SAN FRANCISCO (AP) - Workplace safety officials fined a San Francisco Bay Area commuter rail line $210,000 on Thursday over the deaths of two track workers who were killed by a train the officials said was operated by an inexperienced driver with inadequate supervision.
The California Division of Occupational Safety and Health said a high-ranking manager who was supposed to be instructing the driver of the fast-moving, four-car Bay Area Rapid Transit train was not in the cab with the trainee when the incident occurred on Oct. 19.
Because the manager was sitting with other BART managers in a passenger area, he “was not located in a position to closely view the trainee’s actions and observe the track” before the train hit Christopher Sheppard, 58, and Laurence Daniels, 66, Cal/OSHA said in citing the rail agency for “willful serious safety violations.”
“Safety standards are designed to save lives and they were not followed,” Acting Cal/OSHA Chief Juliann Sum said of the trainer’s actions.
Sheppard, a BART engineer, and Daniels, a rail consultant, were killed while BART workers were on strike and regular passenger service halted. The train that hit them was on a maintenance and training run, BART has said.
The $210,000 fine - $70,000 for each of three violations - was the maximum allowed under state law, said Greg Siggins, a spokesman for the California Department of Industrial Relations.
Cal/OSHA also faulted BART for its since-discontinued practice of making track workers solely responsible for their own safety. Under the practice, the men received no prior warning that a train might be coming through the area.
In the October case, one worker was supposed to be acting as lookout but neither did, state workplace safety inspectors found.
“The employees had no warning that a train moving at more than 65 mph was on the … railway track approaching the location they were working,” Cal/OSHA said in citing BART for failing to safeguard railway personnel.
BART has since changed its rules, requiring trains to slow down, stop or change course as they approach track workers and implementing new communication protocols.
BART said in a statement that it had corrected the safety concerns raised by the state.

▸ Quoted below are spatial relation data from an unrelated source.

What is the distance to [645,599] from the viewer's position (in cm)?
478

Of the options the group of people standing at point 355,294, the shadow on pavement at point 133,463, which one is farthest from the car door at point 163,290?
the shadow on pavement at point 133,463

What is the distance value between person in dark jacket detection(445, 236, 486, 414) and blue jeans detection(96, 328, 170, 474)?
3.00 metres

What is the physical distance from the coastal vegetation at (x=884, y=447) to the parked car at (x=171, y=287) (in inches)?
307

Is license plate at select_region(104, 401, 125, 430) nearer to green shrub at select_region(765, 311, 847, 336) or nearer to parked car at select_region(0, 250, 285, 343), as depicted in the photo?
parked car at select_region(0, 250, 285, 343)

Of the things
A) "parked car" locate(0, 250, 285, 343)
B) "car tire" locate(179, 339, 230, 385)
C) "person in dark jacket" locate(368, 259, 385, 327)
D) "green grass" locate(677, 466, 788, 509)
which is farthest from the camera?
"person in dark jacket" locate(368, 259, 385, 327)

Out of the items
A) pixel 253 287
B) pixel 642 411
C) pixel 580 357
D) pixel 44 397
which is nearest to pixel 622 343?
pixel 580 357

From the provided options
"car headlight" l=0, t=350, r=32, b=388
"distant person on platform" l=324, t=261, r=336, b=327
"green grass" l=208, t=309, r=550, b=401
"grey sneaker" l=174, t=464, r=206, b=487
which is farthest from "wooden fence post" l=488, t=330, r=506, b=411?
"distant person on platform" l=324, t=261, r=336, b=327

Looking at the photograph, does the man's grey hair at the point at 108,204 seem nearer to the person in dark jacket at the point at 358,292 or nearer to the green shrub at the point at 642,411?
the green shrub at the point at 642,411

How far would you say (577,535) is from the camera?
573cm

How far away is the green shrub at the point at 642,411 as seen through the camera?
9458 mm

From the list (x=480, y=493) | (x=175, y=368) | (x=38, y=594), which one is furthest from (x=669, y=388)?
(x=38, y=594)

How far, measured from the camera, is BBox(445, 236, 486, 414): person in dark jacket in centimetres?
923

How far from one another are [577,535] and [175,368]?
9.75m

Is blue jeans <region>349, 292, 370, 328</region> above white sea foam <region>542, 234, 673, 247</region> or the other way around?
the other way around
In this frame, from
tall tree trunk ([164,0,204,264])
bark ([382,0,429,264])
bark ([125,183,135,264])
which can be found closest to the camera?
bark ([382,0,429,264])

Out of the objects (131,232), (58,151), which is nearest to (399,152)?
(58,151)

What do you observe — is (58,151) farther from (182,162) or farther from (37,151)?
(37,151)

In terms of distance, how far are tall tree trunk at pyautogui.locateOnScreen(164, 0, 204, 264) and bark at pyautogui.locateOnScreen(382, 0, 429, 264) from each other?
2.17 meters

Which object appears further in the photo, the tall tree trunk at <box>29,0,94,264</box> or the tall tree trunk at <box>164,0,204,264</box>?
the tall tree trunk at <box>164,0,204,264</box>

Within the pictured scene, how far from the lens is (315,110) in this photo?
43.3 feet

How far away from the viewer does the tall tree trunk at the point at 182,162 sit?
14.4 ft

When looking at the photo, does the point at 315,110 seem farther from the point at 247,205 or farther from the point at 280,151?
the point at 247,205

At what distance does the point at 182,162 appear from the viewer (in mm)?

“Cal/OSHA has informed BART these changes correct the concerns which are at the heart of their citations” BART General Manager Grace Crunican said in a statement.
“The BART family has spent the past six months mourning the loss of Christopher D. Sheppard and Laurence E. Daniels while making permanent changes to our safety procedures,” she said.
The agency declined further comment and it was unclear if it might contest the fines.
Cal/OSHA also found that neither Sheppard nor Daniels was qualified to be performing the kind of work they were doing when they were killed because it involved exposure to electrified rails.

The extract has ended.